Does 1-7 v. Round Rock Independent School Dist.

Decision Date20 December 2007
Docket NumberNo. A-07-CA-708-SS.,A-07-CA-708-SS.
Citation540 F.Supp.2d 735
PartiesDOES 1-7, Plaintiffs, v. ROUND ROCK INDEPENDENT SCHOOL DISTRICT, Jesus H. Chavez, Defendants.
CourtU.S. District Court — Western District of Texas

Alexander Joseph Luchenitser, Ayesha N. Khan, Heather L. Weaver, Jessica L. Wolland, Americans United for Separation of Church and State, Washington, DC, Robert Franklin Andrews, Attorney at Law, Austin, TX, for Plaintiffs.

Mary Schaerdel Dietz, Sarah R. Holland, Fulbright & Jaworski, L.L.P., Austin, TX, for Defendants.

ORDER

SAM SPARKS, District Judge.

BE IT REMEMBERED on the 9th day of December 2007 the Court held a hearing on all pending motions in the above-styled cause, and the parties appeared through counsel. Before the Court were the parties' Joint Stipulation re: Dismissal of Jesus Chavez in his Individual Capacity [12], Defendant Round Rock Independent School District's Amended Motion to Dismiss [14], Plaintiffs' Response thereto [23], Defendant's Reply [31, 34,] and Plaintiffs' Surreply [35], as well as Defendants' Motion to Stay Discovery [12] and Plaintiffs' Response thereto [21], and the parties' Joint Proposed Scheduling Order [30].1 The Court GRANTS the parties' joint request to dismiss all claims against Dr. Jesus Chavez in his individual capacity.

Your task
Resume the court order in the Round Rock school district case, starting right after its final sentence.

[Dataset records]

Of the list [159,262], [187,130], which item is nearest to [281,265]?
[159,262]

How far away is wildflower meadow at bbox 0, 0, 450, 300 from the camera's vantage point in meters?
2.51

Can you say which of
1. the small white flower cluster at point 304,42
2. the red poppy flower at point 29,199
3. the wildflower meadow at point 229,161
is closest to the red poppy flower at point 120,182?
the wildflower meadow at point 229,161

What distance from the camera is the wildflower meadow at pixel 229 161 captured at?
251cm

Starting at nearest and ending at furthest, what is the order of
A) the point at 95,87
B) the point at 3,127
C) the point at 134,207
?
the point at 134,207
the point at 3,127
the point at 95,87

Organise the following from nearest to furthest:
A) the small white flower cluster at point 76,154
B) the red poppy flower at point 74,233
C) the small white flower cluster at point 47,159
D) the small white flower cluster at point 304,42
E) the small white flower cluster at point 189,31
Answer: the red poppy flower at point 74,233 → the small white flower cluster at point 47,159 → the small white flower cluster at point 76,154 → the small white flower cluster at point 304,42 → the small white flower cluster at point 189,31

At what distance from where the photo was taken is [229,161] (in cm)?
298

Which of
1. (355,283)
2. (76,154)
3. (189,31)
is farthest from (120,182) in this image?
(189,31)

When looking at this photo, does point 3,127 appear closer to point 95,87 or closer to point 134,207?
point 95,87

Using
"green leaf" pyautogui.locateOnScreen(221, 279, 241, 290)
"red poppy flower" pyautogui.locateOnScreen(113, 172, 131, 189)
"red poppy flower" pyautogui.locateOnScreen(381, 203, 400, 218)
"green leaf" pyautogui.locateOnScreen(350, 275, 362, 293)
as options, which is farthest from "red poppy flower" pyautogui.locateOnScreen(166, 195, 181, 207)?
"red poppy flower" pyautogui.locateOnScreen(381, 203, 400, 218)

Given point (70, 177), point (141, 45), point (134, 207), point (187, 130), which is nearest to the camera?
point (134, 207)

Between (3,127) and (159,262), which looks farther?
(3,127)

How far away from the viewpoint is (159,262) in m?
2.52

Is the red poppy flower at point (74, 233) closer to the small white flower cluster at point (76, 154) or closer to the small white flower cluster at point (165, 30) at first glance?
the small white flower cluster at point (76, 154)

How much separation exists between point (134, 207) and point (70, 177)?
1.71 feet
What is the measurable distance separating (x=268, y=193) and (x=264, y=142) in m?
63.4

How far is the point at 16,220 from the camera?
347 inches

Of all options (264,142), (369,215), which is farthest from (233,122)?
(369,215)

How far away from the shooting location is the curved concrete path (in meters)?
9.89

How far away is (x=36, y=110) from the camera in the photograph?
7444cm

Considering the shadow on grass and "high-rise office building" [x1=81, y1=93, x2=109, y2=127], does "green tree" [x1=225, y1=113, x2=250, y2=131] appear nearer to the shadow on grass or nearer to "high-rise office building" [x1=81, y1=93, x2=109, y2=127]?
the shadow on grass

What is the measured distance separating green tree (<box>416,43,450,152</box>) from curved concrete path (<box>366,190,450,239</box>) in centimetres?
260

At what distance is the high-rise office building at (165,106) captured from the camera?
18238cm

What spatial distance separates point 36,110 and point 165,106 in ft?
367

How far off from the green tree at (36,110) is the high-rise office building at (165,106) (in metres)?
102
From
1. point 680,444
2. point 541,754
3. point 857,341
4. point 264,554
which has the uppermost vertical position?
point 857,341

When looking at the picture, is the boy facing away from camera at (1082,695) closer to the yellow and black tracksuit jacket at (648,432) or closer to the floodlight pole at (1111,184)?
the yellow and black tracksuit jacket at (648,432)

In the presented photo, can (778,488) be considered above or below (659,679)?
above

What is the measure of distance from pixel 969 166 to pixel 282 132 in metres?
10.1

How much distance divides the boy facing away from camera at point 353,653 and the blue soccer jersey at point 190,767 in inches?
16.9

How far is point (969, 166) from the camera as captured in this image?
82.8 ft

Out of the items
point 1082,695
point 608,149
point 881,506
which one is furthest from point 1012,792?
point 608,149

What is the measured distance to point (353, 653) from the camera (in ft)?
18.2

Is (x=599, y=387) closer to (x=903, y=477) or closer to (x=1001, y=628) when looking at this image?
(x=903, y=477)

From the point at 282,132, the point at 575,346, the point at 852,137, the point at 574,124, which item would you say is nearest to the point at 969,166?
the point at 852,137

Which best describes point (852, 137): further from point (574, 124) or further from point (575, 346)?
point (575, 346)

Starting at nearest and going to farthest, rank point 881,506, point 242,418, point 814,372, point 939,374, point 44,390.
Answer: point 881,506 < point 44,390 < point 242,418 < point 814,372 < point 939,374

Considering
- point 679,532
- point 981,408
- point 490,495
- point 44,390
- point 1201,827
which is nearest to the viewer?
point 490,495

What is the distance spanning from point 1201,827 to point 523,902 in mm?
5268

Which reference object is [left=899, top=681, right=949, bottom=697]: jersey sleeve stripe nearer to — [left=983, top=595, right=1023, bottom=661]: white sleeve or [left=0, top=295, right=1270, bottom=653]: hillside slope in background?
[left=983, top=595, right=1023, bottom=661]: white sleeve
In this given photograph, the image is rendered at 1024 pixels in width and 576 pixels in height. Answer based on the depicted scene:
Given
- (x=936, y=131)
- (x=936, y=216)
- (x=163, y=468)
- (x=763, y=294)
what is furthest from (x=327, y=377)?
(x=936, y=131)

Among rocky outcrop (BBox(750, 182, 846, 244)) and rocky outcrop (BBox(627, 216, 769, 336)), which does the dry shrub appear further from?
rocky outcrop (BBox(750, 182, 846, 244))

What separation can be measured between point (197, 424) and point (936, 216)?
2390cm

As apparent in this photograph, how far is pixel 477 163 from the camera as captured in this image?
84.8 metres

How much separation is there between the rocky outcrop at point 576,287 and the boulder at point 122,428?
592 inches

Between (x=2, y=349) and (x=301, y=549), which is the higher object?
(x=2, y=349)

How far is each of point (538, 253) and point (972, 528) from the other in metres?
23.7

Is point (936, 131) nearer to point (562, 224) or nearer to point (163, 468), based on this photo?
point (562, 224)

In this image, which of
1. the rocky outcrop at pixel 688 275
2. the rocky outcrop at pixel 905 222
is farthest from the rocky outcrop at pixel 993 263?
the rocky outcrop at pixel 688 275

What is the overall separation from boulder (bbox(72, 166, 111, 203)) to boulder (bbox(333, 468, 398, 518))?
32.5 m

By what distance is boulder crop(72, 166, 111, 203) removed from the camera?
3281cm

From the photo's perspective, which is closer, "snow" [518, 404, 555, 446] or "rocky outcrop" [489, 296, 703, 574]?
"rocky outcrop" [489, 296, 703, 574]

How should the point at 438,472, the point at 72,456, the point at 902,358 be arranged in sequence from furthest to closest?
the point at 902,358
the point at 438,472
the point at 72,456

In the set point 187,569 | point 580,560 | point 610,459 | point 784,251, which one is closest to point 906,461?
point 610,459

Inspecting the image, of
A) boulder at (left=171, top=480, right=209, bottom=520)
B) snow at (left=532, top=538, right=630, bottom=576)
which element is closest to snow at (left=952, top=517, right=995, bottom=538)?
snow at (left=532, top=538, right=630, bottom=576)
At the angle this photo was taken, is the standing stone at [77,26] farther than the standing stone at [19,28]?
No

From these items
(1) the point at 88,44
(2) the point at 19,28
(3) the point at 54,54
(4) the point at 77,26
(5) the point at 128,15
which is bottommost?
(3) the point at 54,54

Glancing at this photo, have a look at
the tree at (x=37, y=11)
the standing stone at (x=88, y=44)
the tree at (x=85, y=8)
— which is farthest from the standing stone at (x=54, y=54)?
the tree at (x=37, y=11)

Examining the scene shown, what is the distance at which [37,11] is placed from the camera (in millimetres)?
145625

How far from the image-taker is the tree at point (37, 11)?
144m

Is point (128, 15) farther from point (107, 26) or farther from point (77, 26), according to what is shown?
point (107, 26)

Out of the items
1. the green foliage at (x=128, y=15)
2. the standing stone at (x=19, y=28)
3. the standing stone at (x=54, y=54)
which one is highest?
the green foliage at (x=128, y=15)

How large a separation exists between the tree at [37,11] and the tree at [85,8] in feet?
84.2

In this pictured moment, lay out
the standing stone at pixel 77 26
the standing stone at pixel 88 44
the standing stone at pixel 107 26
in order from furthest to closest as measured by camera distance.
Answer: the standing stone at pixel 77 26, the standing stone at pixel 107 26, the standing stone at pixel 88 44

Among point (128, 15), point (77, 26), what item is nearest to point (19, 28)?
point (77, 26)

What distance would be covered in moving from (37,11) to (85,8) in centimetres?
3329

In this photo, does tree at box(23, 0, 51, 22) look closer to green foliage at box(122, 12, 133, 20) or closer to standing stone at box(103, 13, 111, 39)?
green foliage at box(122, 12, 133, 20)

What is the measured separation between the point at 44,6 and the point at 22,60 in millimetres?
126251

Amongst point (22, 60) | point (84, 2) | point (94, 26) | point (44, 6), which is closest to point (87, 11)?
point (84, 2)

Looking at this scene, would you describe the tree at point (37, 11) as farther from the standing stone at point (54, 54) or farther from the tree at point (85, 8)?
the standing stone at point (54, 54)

Output of the exercise
Before addressing the discovery and scheduling issues in the case, the Court will evaluate the merits of the School District's Motion to Dismiss. After considering the Motion, Response, Reply; and Surreply, as well as the arguments of counsel at the hearing, the Court invited all parties to submit supplemental letter briefing on the issues of mootness, ripeness, and nominal damages within ten days of the November 9, 2007 hearing. All parties submitted letter briefs,2 which the Court will consider in addition to the materials listed above, the applicable law, and the case file as a whole.

Background

The Plaintiffs challenge Defendant Round Rock Independent School District (RRISD)'s policy of allowing the graduating class at each of the four RRISD high schools to vote on whether to have a student say a prayer at the high school's commencement ceremony. Complaint ¶ 2. Plaintiffs challenge both the presentation of a graduation prayer and the school district's policy of conducting a "majoritarian election on religion." Id. at ¶ 1.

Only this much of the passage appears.